Section 4 Linear algebra in multivariable calculus
Subsection 4.1 Differentiability
A function \(f\colon \R^n\to \R^m\) is differentiable at the point \(\mathbf{x}_0\) if there exists a linear transformation \(L\colon \R^n\to \R^m\) such that
\begin{equation}
\lim_{\mathbf{h}\to 0} \frac{f(\mathbf{x}_0+ \mathbf{h}) - f(\mathbf{x}_0)-
L\mathbf{h}}{\|\mathbf{h}\|} = 0.\tag{4.1}
\end{equation}
If \(L\) exists, it is called the derivative of \(f\) at \(\mathbf{x}_0\) denoted \(Df(\mathbf{x_0})\).

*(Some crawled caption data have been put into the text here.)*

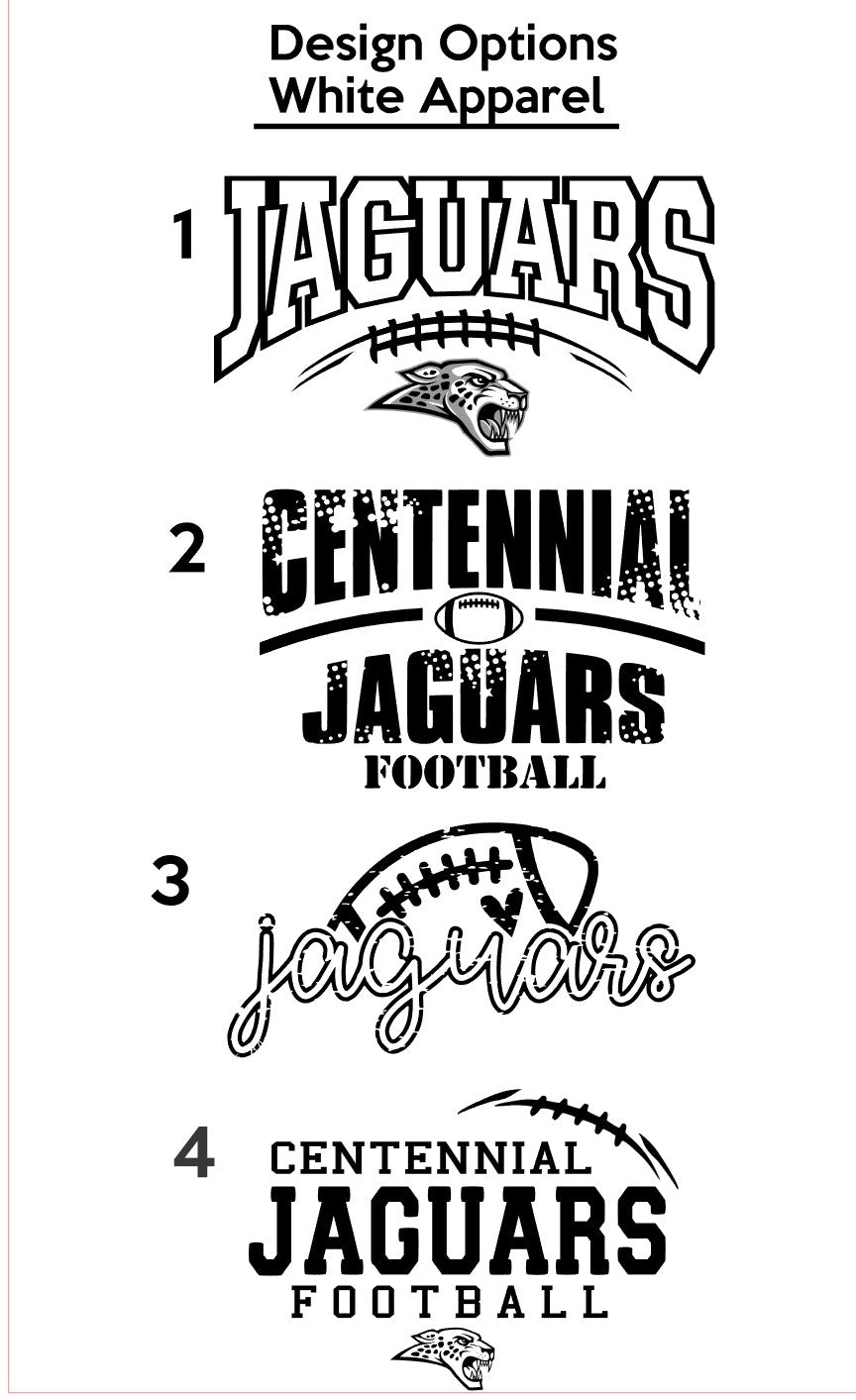 Adult, Ladies & Youth - Core Fleece Pullover Hooded Sweatshirt (4 Designs Options)- (Centennial Jaguars Football 2023)
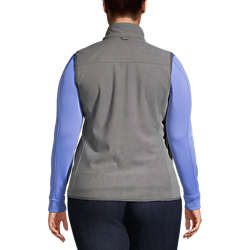 Women's Plus Size Marinac Fleece Vest, Back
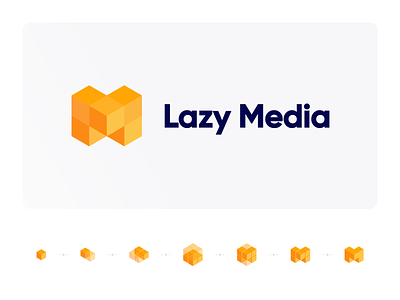 Lazy Media app branding design flat icon identity identity design illustraion illustration illustrations illustrator lazy logo media minimal ui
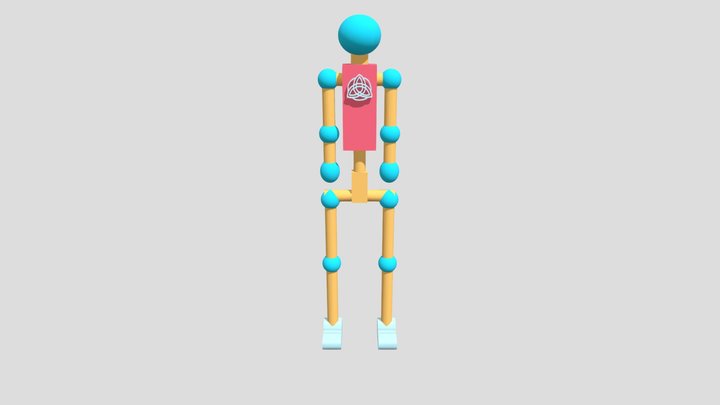 Robot Hip Hop Dance 3D Model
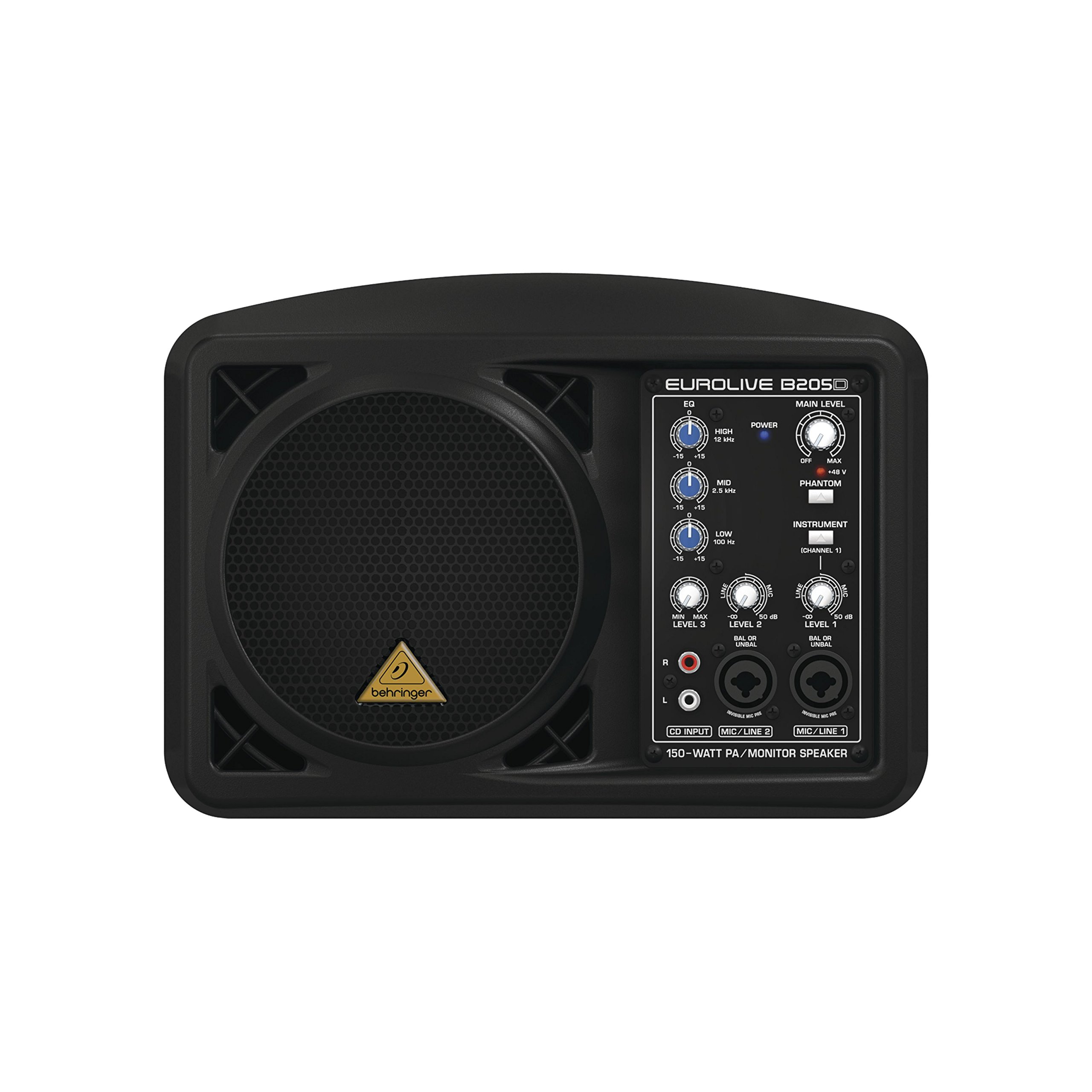 Behringer EUROLIVE B205D Ultra-Compact 150 Watt PA/Monitor Speaker System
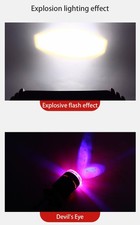 13W H4 BA20D Lumière Diable Oeil Ampoule Sécurité Éclairage Matériel PC Alu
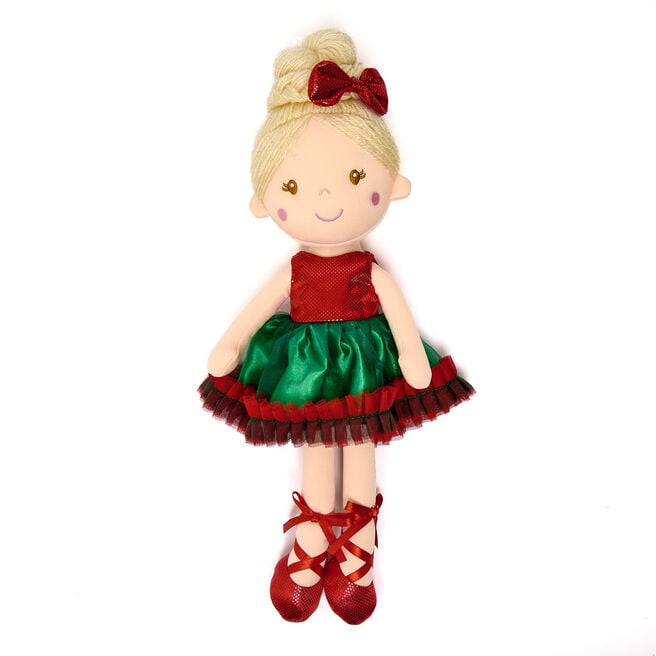 Holly Christmas Fairy Doll Soft Toy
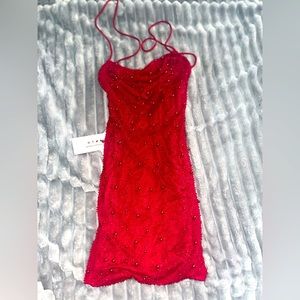 Oh Polly beaded dress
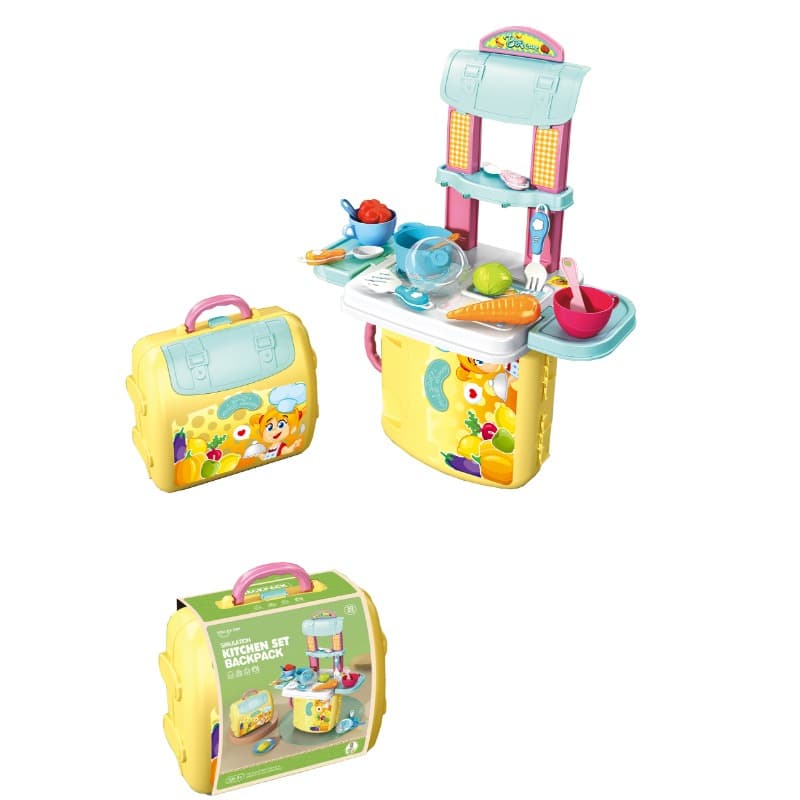 YOU JIA XIN Kitchen Set Backpack 2 in 1 Role Play Toy thumbnail 3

To understand the definition of the derivative, start with the case \(n=m=1\text{.}\) The derivative of \(f\) at \(x_0\) is a number \(f'(x_0)\) such that
\begin{equation*}
f(x_0 + h) -f(x_0) \approx f'(x_0)h
\end{equation*}
for \(h\) near \(0\text{.}\) The meaning of "approximately equals \(\ldots\) for \(h\) near \(0\)" is made precise by using a limit. To generalize to higher dimensions, interpret \(f'(x_0)h\) as the value of a linear transformation that sends \(h\) to \(f'(x_0)h\text{.}\) The derivative \(Df(\mathbf{x}_0)\) of \(f\) at \(\mathbf{x_0}\) is a linear transformation such that
\begin{equation*}
f(\mathbf{x}_0 + \mathbf{h}) -f(\mathbf{x}_0) \approx Df(\mathbf{x}_0)\mathbf{h}
\end{equation*}
for \(\mathbf{h}\) near \(\mathbf{0}\text{.}\) Putting \(\mathbf{h} = t\mathbf{e}_j\text{,}\) this reads
\begin{equation*}
f(\mathbf{x}_0 + t\mathbf{e}_j) -f(\mathbf{x}_0) \approx Df(\mathbf{x}_0)t\mathbf{e}_j
\end{equation*}
for \(t\) near \(0\text{.}\) Dividing both sides by \(t\) and taking a limit, we get an expression for \(Df(\mathbf{x}_0)\mathbf{e}_j\text{.}\)
\begin{equation}
Df(\mathbf{x}_0)\mathbf{e}_j = \lim_{t\to 0}
\frac{f(\mathbf{x}_0 + t\mathbf{e}_j) -f(\mathbf{x}_0)}{t} =
\left(\frac{\partial y_1}{\partial x_j}, \frac{\partial y_2}{\partial
x_j},\ldots, \frac{\partial y_m}{\partial x_j}\right)\tag{4.2}
\end{equation}
where \(\mathbf{y}=(y_1,y_2,\ldots,y_m) = f(x_1,x_2,\ldots,x_n) =
f(\mathbf{x})\text{.}\) From this it follows that \(Df(\mathbf{x}_0)\text{,}\) if it exists, is represented by the matrix \(\left[\frac{\partial
y_i}{\partial x_j}\right]\text{.}\)
\begin{equation}
[Df(\mathbf{x}_0)] = \left[\frac{\partial y_i}{\partial x_j}\right]\tag{4.3}
\end{equation}
Subsection 4.2 The Chain Rule
Consider the composition of functions
\begin{equation*}
\R^p \stackrel{g}{\longrightarrow} \R^n
\stackrel{f}{\longrightarrow} \R^m
\end{equation*}
and suppose \(g\) is differentiable at \(\mathbf{t}_0\) and \(f\) is differentiable at \(\mathbf{x}_0=g(\mathbf{t}_0)\text{.}\) The chain rule says that \(f\circ g\) is differentiable at \(\mathbf{t}_0\text{,}\) and that the derivative of the composition is the composition of the derivatives.
\begin{equation}
D(f\circ g)(\mathbf{t}_0) = Df(\mathbf{x}_0) Dg(\mathbf{t}_0)\tag{4.4}
\end{equation}
This explains the "tree diagram rule" given in most multivariate calculus texts. The partial derivative \(\frac{\partial y_i}{\partial t_j}\) is just the \(i,j\) entry of the product of the derivative matrices for \(f\) and \(g\text{.}\)
\begin{equation}
\frac{\partial y_i}{\partial t_j} = \sum_{k=1}^n \frac{\partial y_i}{\partial x_k}\frac{\partial x_k}{\partial t_j}\tag{4.5}
\end{equation}
Exercises 4.3 Exercises
2.
Explain equation (4.2). Why does the limit on the left equal the vector on the right?
\begin{equation*}
\lim_{t\to 0} \frac{f(\mathbf{x}_0 +
t\mathbf{e}_j) -f(\mathbf{x}_0)}{t}=
\left(\frac{\partial y_1}{\partial x_j}, \frac{\partial
y_2}{\partial x_j},\ldots, \frac{\partial y_m}{\partial x_j}\right)
\end{equation*}
3.
Explain equation (4.3). How does this equation follow from the previous?